[THE PROBLEM]
Scan the records beneath this line for the line holding "order: Passeriformes" and the line holding "A: Robin (new", then transcribe exactly those two and all lines between.

[STUDY MATERIAL]
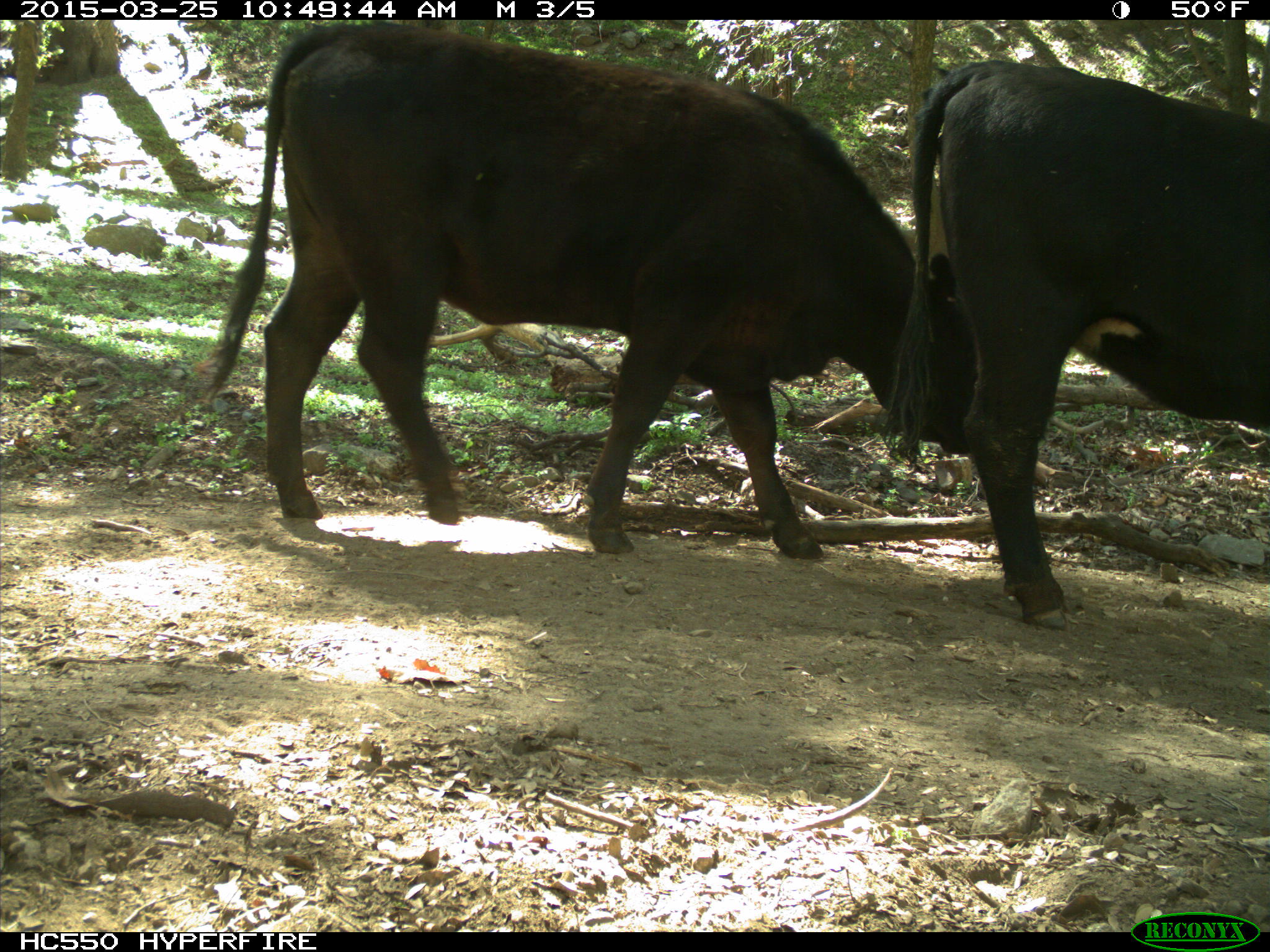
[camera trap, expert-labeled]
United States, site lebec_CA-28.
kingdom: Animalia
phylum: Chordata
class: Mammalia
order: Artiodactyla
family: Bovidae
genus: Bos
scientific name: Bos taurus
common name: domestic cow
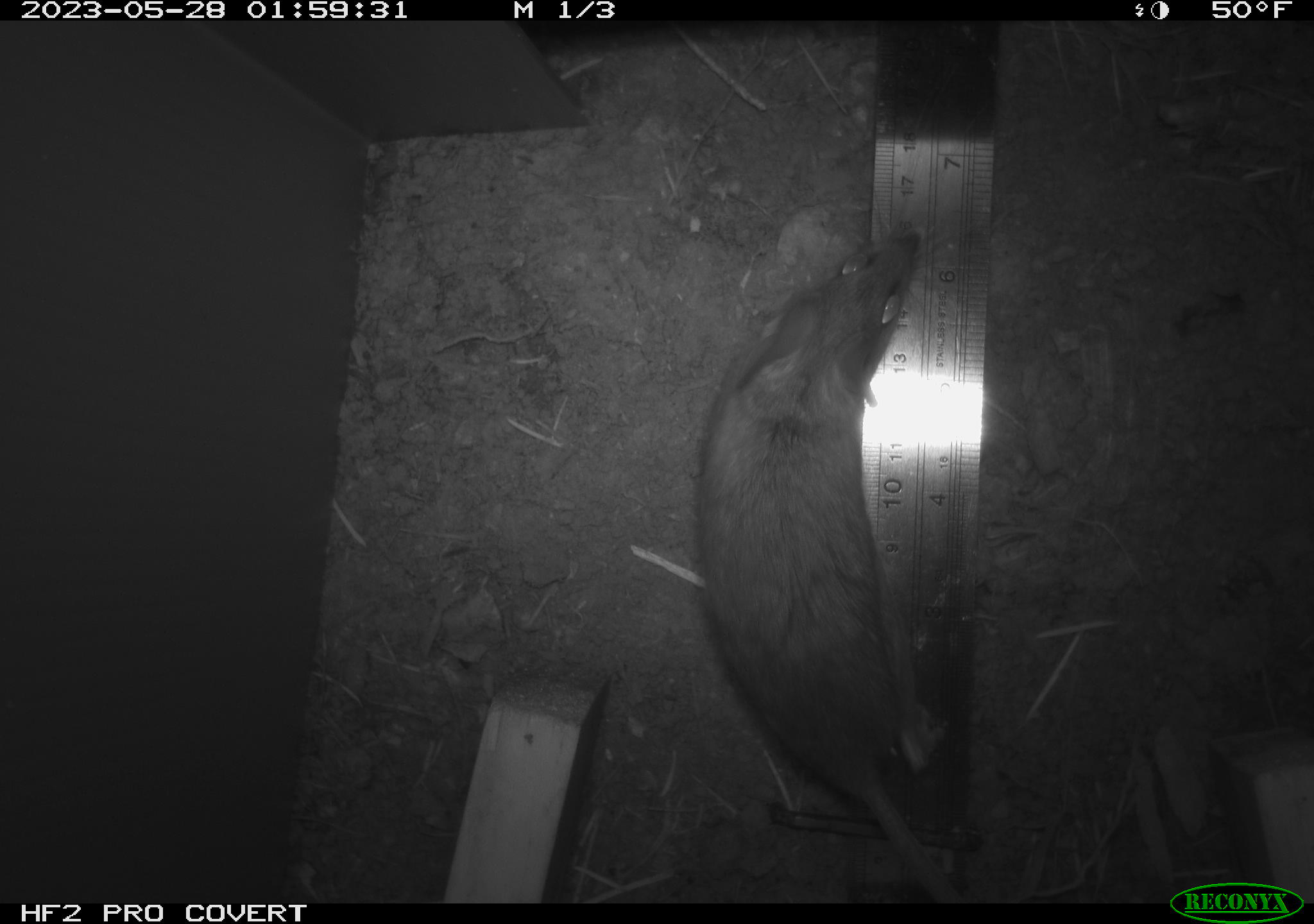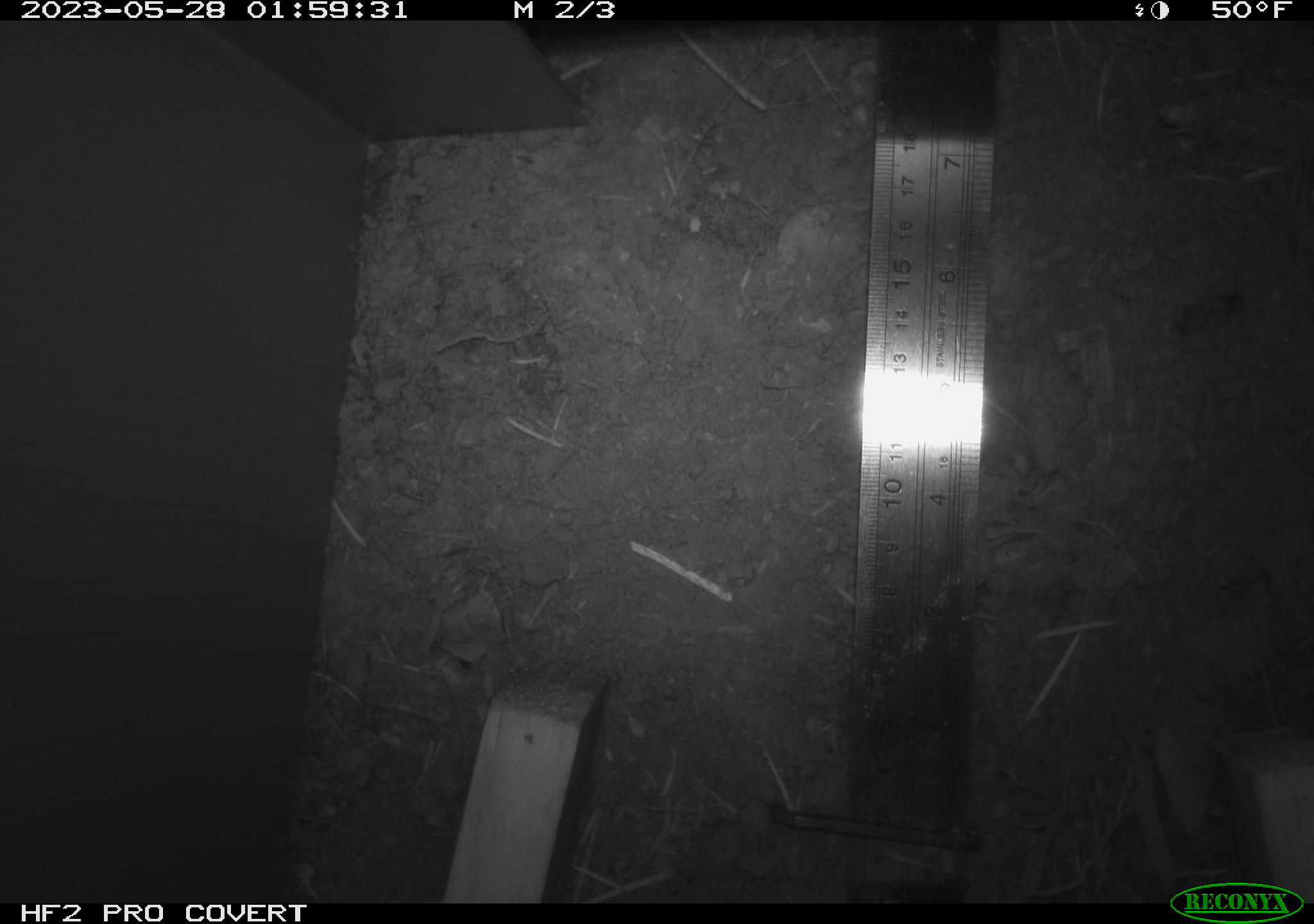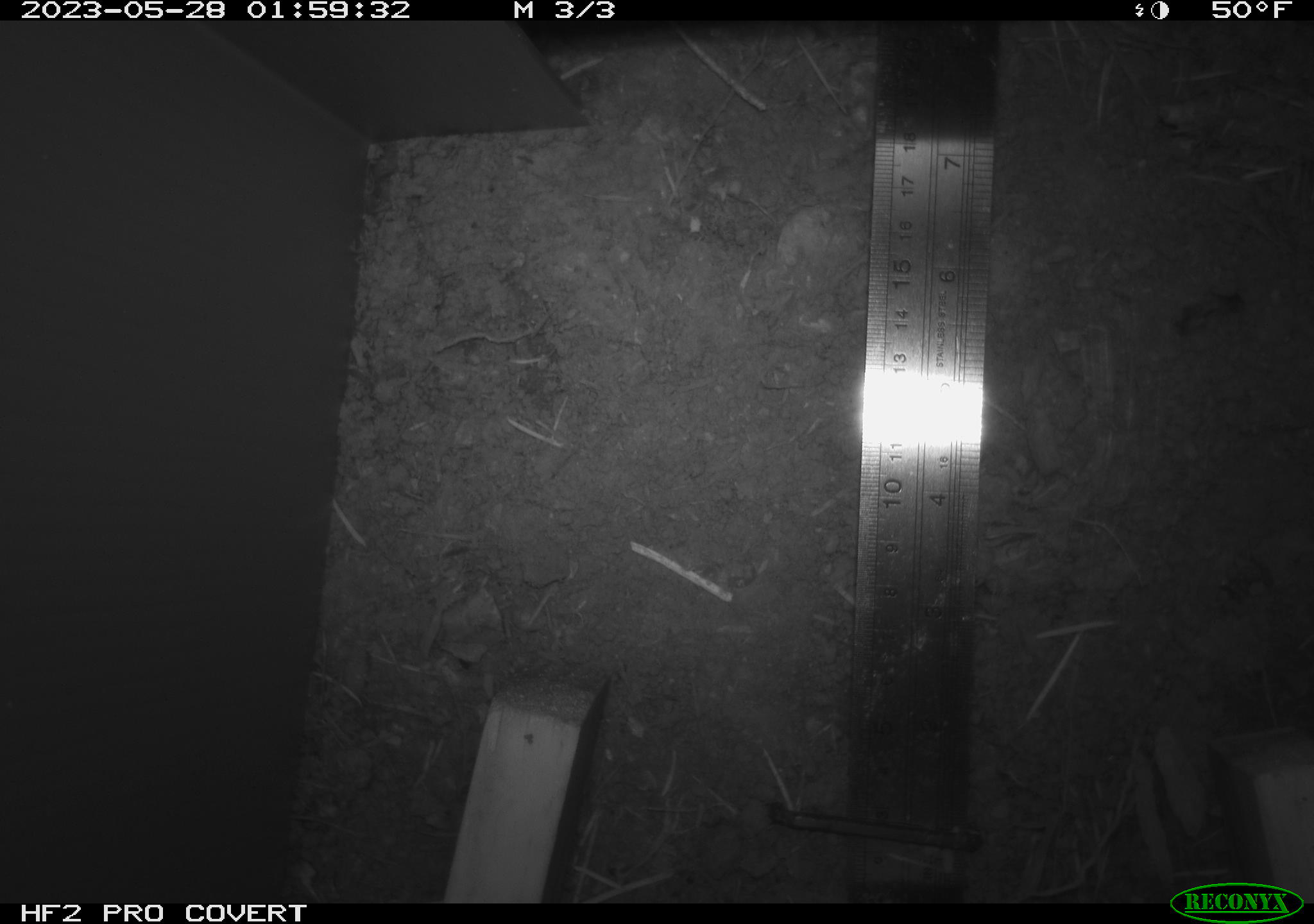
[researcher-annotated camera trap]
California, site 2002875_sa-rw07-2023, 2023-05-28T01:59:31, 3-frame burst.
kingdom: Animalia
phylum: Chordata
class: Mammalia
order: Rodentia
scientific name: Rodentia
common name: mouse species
* * *
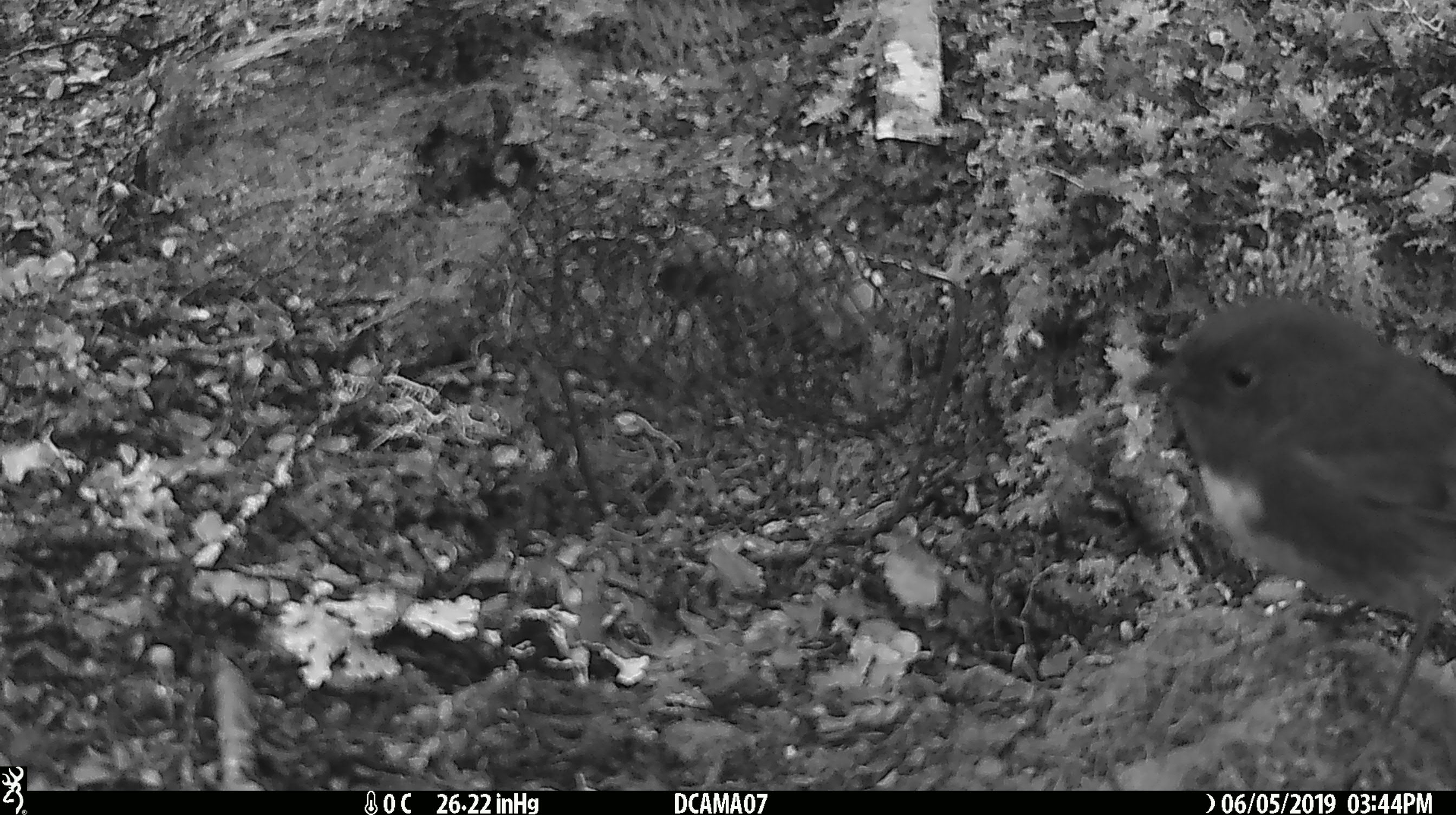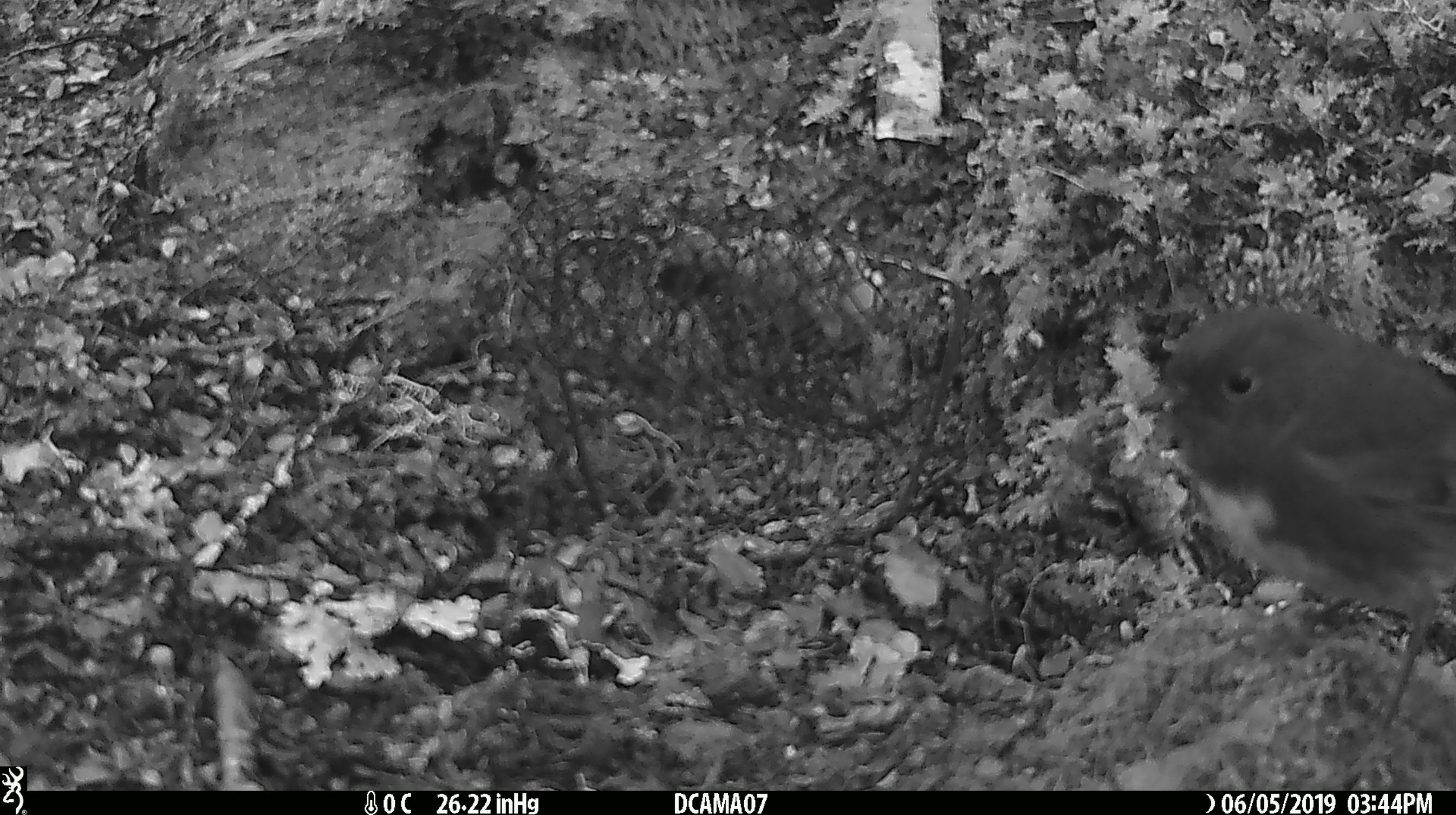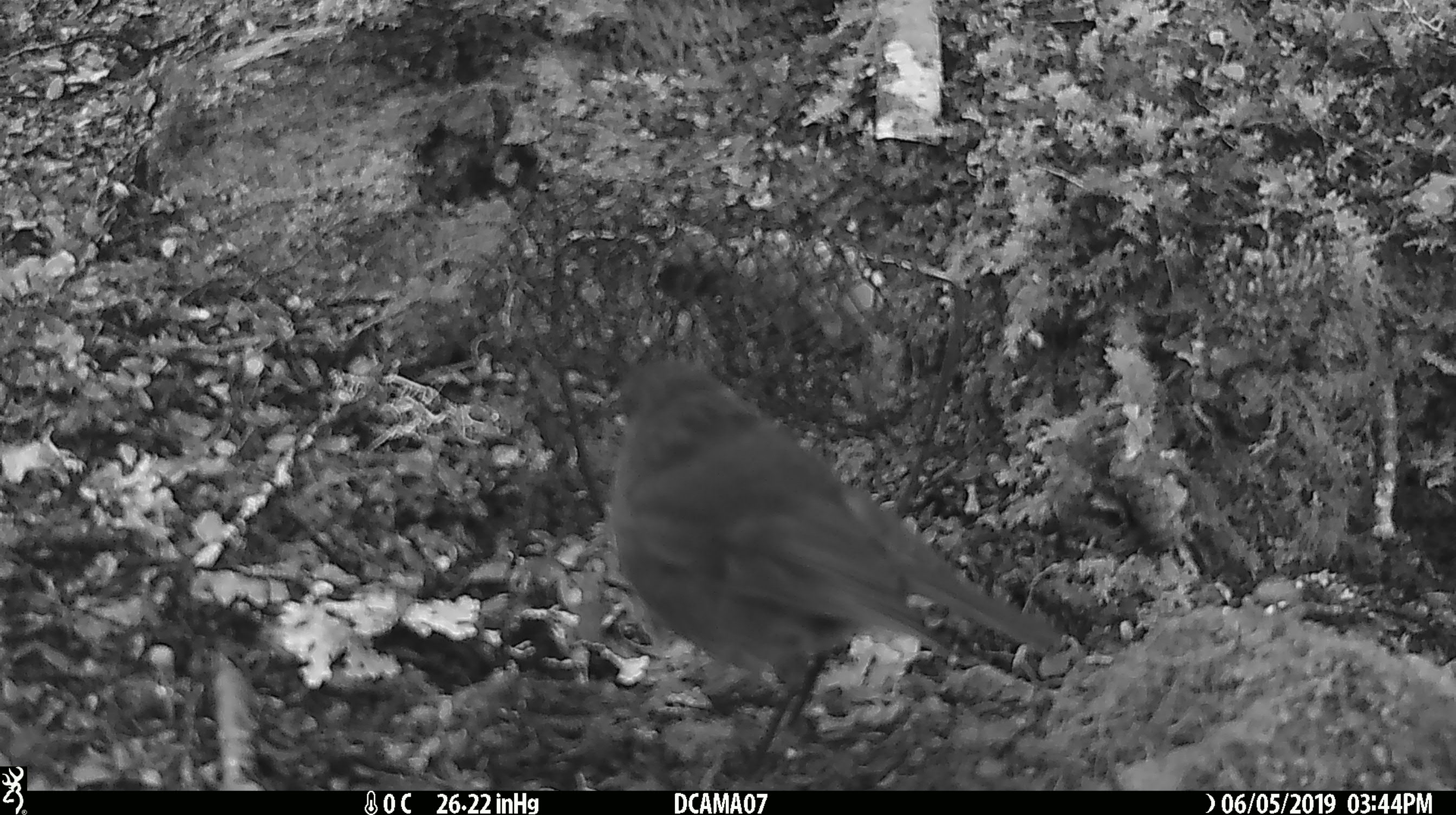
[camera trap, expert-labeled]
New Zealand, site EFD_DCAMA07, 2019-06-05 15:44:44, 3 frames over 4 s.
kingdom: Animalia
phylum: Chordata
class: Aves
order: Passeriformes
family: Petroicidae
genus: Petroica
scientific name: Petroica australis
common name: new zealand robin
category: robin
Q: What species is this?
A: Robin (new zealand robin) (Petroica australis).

[WRITTEN RESPONSE]
order: Passeriformes
family: Petroicidae
genus: Petroica
scientific name: Petroica australis
common name: new zealand robin
category: robin
Q: What species is this?
A: Robin (new zealand robin) (Petroica australis).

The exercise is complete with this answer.